[Sir] John A. Stevenson
Life
1761-1833 [John Andrew Stevenson]; b. Dublin, prolific composer; chorister - , and later vicar-choral at St. Patricks and Christ Church, Dublin; Doctor of Music, TCD 1791; knighted 1803; provided scores for John Atkinsons Love in a Blaze (1800); best-known for his collaboration with Thomas Moore in adapting Buntings music for the Irish Melodies (1808-33); d. 14 Sept. Headfort House, Kells, Co. Meath, the seat of his son-in-law, the Marquess of Headfort; the accompaniments for Powers edition of Moores Irish Melodies were continued by Henry Bishop at his death; there is a commemorative window by Ballantine of Edinburgh in St.
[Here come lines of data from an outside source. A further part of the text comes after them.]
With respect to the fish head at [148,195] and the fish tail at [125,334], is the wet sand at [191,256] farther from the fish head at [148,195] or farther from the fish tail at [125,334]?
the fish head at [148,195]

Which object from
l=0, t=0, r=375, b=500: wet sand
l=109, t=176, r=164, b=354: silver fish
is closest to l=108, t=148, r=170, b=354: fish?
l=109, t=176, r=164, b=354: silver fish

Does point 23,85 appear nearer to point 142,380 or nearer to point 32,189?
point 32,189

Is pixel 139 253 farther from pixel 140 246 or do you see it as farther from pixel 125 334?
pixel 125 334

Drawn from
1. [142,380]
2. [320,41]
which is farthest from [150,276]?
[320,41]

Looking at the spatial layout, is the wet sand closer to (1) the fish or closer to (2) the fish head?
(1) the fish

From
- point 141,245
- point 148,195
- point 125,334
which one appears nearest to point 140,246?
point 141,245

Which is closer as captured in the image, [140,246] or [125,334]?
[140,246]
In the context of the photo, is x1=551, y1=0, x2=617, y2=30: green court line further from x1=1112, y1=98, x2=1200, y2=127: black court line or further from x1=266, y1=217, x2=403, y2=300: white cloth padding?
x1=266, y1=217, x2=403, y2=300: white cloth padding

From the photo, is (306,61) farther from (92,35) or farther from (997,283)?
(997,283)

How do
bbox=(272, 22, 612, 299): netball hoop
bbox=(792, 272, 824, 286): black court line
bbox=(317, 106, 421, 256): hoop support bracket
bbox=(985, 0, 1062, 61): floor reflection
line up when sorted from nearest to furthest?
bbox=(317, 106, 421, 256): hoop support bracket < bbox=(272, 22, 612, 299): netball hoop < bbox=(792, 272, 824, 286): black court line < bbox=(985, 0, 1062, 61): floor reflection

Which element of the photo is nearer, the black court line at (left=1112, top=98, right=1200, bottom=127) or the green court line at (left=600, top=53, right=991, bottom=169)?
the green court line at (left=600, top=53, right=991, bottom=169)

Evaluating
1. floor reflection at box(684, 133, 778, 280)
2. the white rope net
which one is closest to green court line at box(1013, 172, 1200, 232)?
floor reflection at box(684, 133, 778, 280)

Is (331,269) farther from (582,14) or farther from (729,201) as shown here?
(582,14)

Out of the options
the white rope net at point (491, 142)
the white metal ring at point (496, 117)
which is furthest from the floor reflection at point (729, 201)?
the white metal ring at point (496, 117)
Patricks Cathedral and a life by J. Bumpus. ODNB DIB
Criticism J[ohn Skelton] Bumpus, Sir John Stevenson: A Biographical Sketch (London: T. B. Bumpus 1893), [12] 75pp., music & port.; incls. The Dublin cathedral organs [pp.69-75].
Commentary Thomas Moore (1): Moore wrote of Stevenson: He who, if aught of grace there be, / In the wild notes I write or sing, / First smoothd their links of harmony, / And lent them charms they did not bring; / He of the gentlest, simplest hear / With whom, employed in his sweet art / (That art which gives this world of ours / A notion how they speak in Heaven), / Ive passed more bright and charmed hours/Than all earths wisdom could have given.
Thomas Moore (2): commenting on the republication of Buntings collection, Moore writes that he himself frequently ventured in these very allowable liberties [of changing the original] and that Sir John was entirely innocent of them. (Diary entry for 15-17 July 1840, in Memoirs, Journals, and Correspondence, II, 278; see Welch, Irish Poetry from Moore to Yeats, Gerrards Cross: Colin Smythe 1980, p.299.)
James Godkin, Ireland and Her Churches (London: Chapman & Hall): The Colonial Parliament, in which the Prior of Christ Church always held a seat, passed a law in 1380 that no native should be suffered to profess himself in this institution; an enactment, says Mr. Gilbert, so strictly observed, that, excepting in the reign of James II, no Irishman was admitted even as Vicar-Choral of Christ Church until John A. Stevenson was enrolled among the pupils of its music school, late in the eighteenth century. (p.34; without ref. - though clearly to Sir John Gilbert's History of Dublin.)
References Belfast Public Library holds J[ohn Skelton] Bumpus, Sir John Stevenson (1893).
Notes Love in a Blaze: Stevenson also provided music for John Atkinsons Love in a Blaze (1800). See Irish Book Lover, 11.
Hadyn-esque: According to a BBC 3 broadcast at Christmas 1996, Stevensons settings of Moores songs are in the style of Hadyn.